District should not censor curricula

no pictureThe recent suspension of the very popular race and gender curriculum taught by
Jon Greenberg of the Center School after a parent complaint has revealed a number of
disappointing failures by the district, as well as by new superintendent Jose Banda. First, while
the bylaws are confusing, it’s apparent that Banda overstepped his authority in suspending
Greenberg’s curriculum.
Seattle School Board member Michael DeBell told the Sentinel that “one of the
responsibilities of the superintendent is to ensure safe and healthy, and hopefully engaging
and productive, schools,” and that if these conditions are not being met, “the superintendent
can, and should intervene.” Yet nowhere in the official “Responsibilities and Authority of the
Superintendent” document on the SPS site does it say he can do that, much less on those
specific grounds, while the complaint is under investigation. Additionally, teachers are granted
academic freedom in their collective bargaining agreement, which would imply they have full
authority to teach what they want and in a manner of their choosing. What’s more mystifying is
why the district didn’t follow the proper procedure for investigating cases such as this.
The superintendent says that the complaint was brought to the district and had to do with
intimidation and discrimination which are violations of Board policies 3207 and 3210. But both
those policies require the investigation to include “discussions with other students or adults who
may have knowledge of the alleged incident.” Guess what: not a single student was interviewed.
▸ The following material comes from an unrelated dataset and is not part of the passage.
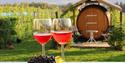 2 wine glasses stand on a table and wine barrel in the background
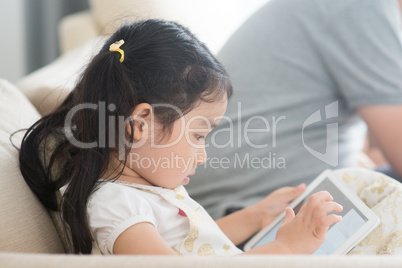 Little girl using digital tablet.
Instead the superintendent convened an ad hoc committee, but didn’t follow the procedure for
that either. Because the committee was made up of both students and parents, it is considered
an advisory committee according to official district literature, which is governed by Policy 4110
and Procedure 4110 SP, both of which require minutes to be taken, open meetings to be held,
and a number of other procedures to be carried out which simply weren’t. More absurdly, both
the race and the gender units were suspended even though the gender unit had not yet begun.
All of this begs the question: how are we as students expected to follow district rules and
procedures when the district that made them doesn’t even bother to follow them?
To add insult to injury, Banda reinstated the curriculum of the class without Greenberg’s
modified Courageous Conversations content – a curriculum which was originally developed
for adults to explore race and gender and which Greenberg borrowed to supplement his own
teaching. It encourages participants to speak their mind, “experience discomfort,” and “expect
and accept non-closure,” and is used by many school districts throughout the country. Banda
said it was not age appropriate for Greenbergs class. But avoiding material that is difficult
to deal with on the grounds that students in Seattle Public Schools can’t handle it sends the

wrong message to students. As Center School Humanities teacher Gerardine Caroll notes, race
curriculum is supposed “to make students feel uncomfortable,” which is precisely the reason
“we don’t talk about race.” On numerous education related blogs class alumni have testified to
the profound impact Yet what is most concerning about this whole ordeal is not the districts
hypocritical disregard for procedure, the suspension of curriculum that students in the class
found so necessary that they actually met during lunch to discuss it, or even the elimination of
Courageous Conversations curriculum – but the fact that one parent’s complaint could cause it
all.
We don’t reject the premise that you should be able to air your grievances, just that one
complaint, from one individual, should be able to have such a profound impact on our district,
and what is taught. We need to have difficult discussions and explore difficult and offensive
material . One individual’s sensitivities shouldn’t stop the rest of us from doing so.